Dickey went the distance for the third time this season and struck out a season-high 11 batters, but he also allowed a pair of costly home runs in the Blue Jays' 5-2 loss to the Red Sox on Sunday afternoon.
"He gives up fly balls, that's part of being a knuckleballer, but he threw a tremendous game if you take away the two home runs," Blue Jays manager John Gibbons said. "The problem is you can't take away the two home runs. They have a good team over there."
Boston's Jackie Bradley Jr. and David Ortiz delivered the biggest blows as Dickey allowed multiple home runs in a game for the eighth time this season. He has now surrendered 33 homers on the year, which is the second most in franchise history.
Woody Williams had the highest total with 36 in 1998, while left-hander Jerry Garvin had 33 during the 1977 campaign. Dickey currently ranks second in the Major Leagues this season with that total as he trails Oakland's A.J. Griffin by two.
Most of the issues have come at the homer-friendly Rogers Centre, where Dickey has surrendered 21 this year compared to just 12 on the road. But that didn't make Sunday's loss any easier to take, especially considering Dickey said he felt as good as he has all season.
"I threw maybe two or three that I really regret and two of them got hit out," Dickey said. "It was a really bizarre way to lose a baseball game. I had a good knuckleball, I've had a good knuckleball for quite some time and I expected better from what I felt and what I saw the ball doing."
The problems began in the second inning, when Dickey surrendered singles to three of the first four batters he faced. That led to one run, and three more came around to score when Bradley sent a 1-0 offering over the wall in right field.

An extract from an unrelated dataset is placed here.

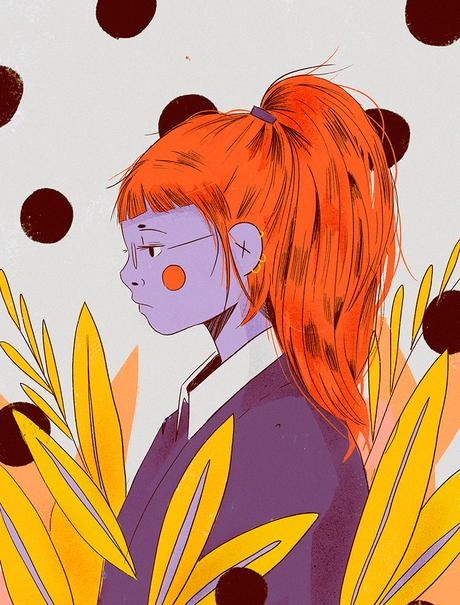 Manga illustrations from Mercedes Bazan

Dickey then managed to settle in until Ortiz led off the sixth with another home run to right. Ortiz's 29th of the season came on a first-pitch knuckleball and provided the Red Sox with some extra breathing room that they wouldn't end up needing.

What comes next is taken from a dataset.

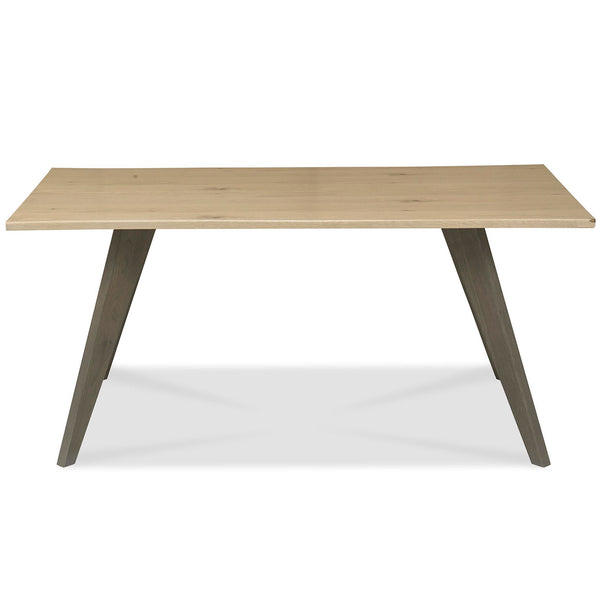 Cadell 6 Seater Table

The veteran right-hander was charged with all five runs on six hits while walking just one. Dickey's record dropped to 13-13, and with just one start remaining on the year, he no longer has an opportunity to reach at least 15 wins for the second consecutive season.

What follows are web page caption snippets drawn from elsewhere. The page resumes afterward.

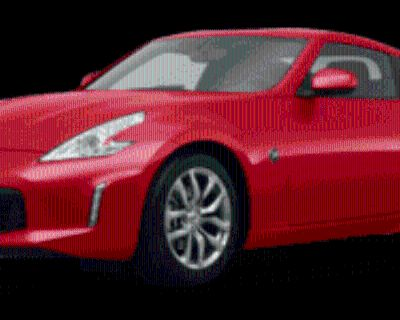 2013 Nissan 370Z Base Coupe Auto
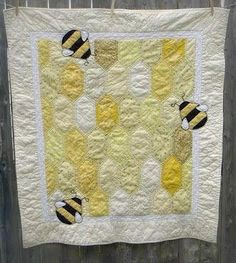 bumble bee quilt | Bumble Bee Baby Quilt by hafenwood on Etsy | Quilting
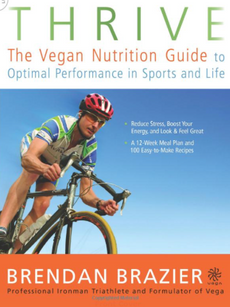 Thrive: The Vegan Nutrition Guide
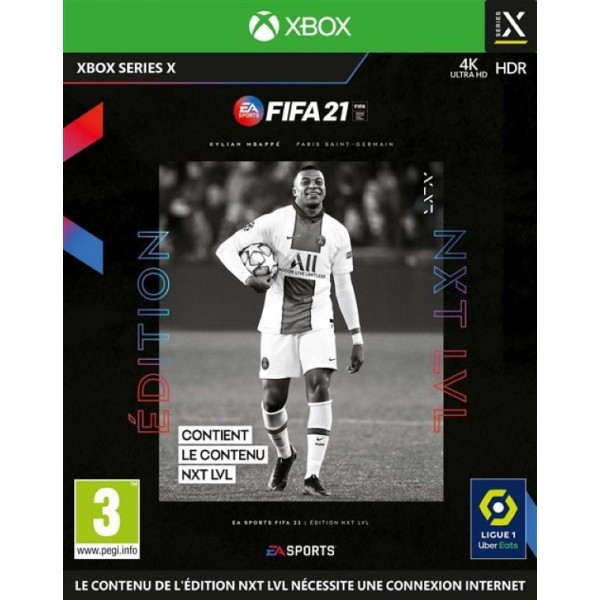 FIFA 21 EDITION NXT LVL XBOX ONE SERIES X FR NEW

"When he hit it, I was like, 'OK I got out of the inning -- let's get on to the next one,'" Dickey said of Bradley Jr.'s three-run shot. "Then after the ball carried out, I looked up from behind home plate and I saw the flag. I had not paid attention to that until that moment and I could hear it, it was blowing out so hard to right. If the ball got up high today, it was going."
The Blue Jays opened the scoring in the top of the second inning as Mark DeRosa and Ryan Goins both reached base to open the inning. Kevin Pillar followed with an RBI single. Pillar also struck again in the fifth inning with a solo shot just over the Green Monster for his second career homer.
Pillar's 2-for-3 day at the plate was the lone bright spot for the Blue Jays' offense as left-hander Felix Doubront was relatively flawless in seven innings for Boston. Doubront allowed just the two runs on four hits while striking out two in his 11th win of the season.
"I was feeling good, my arm feels good -- rest -- and I was impressed, because I was feeling good with my pitches," Doubront said.
"Sometimes I wanted to throw that changeup hard, and it's a mistake," he said. "One changeup, I tried to take it off a little bit and I hung it. That was the homer."
With that, Toronto began its final road trip of the year on a losing note. The club dropped its series to Boston, 2-1, and will head to Chicago on Monday for a makeup game. The Blue Jays finish the trip with three games against the Orioles from Tuesday through Thursday.